▶ **Stored data**:
┌────────

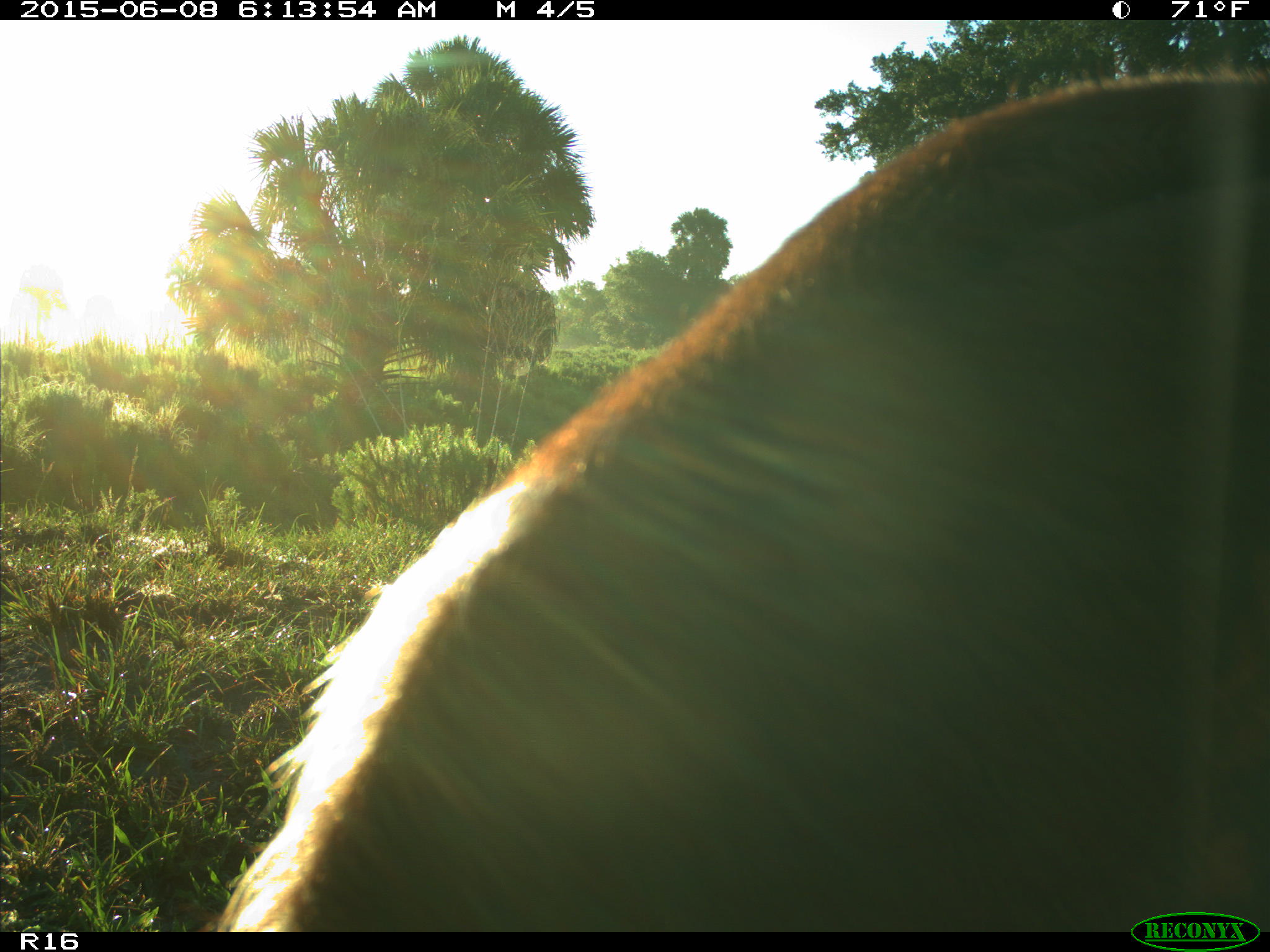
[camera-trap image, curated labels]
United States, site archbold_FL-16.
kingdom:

└────────

▶ **Task description**:
Write out again every line above exactly as given; the pictures do not belong in the copy.

▶ **The answer**:
[camera-trap image, curated labels]
United States, site archbold_FL-16.
kingdom:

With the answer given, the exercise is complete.